Vous avez sans doute été surpris, Monsieur et cher ami, de n'avoir point encore reçu de réponse à la lettre que vous m'avez fait l'honneur de m'écrire. Un petit voyage que j'ai fait dans le Forez, le jour même où je l'avais reçue, et dont je ne suis revenu que ce matin, en est la cause.

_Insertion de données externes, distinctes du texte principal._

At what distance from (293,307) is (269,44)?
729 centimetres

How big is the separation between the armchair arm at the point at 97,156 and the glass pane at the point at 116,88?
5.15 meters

Je l'ai lue deux fois avec la plus grande attention, j'ai discuté une partie des réflexions qui y sont contenues avec deux hommes que je regarde comme assez forts en métaphysique. L'un \d'eux, /genevois et grand partisan de Kant,[19] qu'il ne suit pas pourtant en tout, est celui dont les idées se rapprochent le plus des vôtres ; et d'après cette discussion et ce que vous me dites dans votre lettre, je vois qu'il n'y a plus entre nous que des questions de mots. Nous sommes d'accord, à ce qu'il me semble : Que divers mouvements , tels que ceux qui ont lieu lors de la sensation, pourraient s'exécuter dans les organes sensitifs ou le cerveau sans que l'âme en fut nullement modifiée ; mais alors, ce serait pour elle absolument[20] comme s'ils n'avaient pas lieu ; Que l'âme, sans avoir agi, ni avoir, par conséquent, en aucune sorte, le sentiment du Moi, est modifiée par ces mouvements , en affections et en images distinctes et coordonnées ; Que ces affections, et plus encore les images, sont l'occasion à l'âme d'agir volontairement, et de sentir ce que j' appelle le Moi phénoménal. C'est là une impression bien différente de toutes les autres, en ce qu'elle est[21] la seule immédiatement produite par la volonté. Cette impression se place hors des images déjà existantes, comme cellesci se sont placées hors les unes hors des autres ; et ce n'est qu'en considérant les choses de cette manière que l'on peut expliquer comment, toutes nos impressions existant réellement dans le Moi nouménal, ou dans l'âme qui n'est connue que par une hypothèse explicative, il arrive que toutes nos impressions sont placées hors du Moi phénoménal.[22] Il me paraît que vous aviez d'abord confondu les deux premiers [illisible] \des trois états que je viens de décrire,/ et que c'est pour cela qu'il vous [illisible] \arrive encore souvent/ de faire abstraction du second, [illisible] \celui où/ l'âme éprouve des affections et des images sans sentir d'effort, parce qu'elle n'en exerce pas encore.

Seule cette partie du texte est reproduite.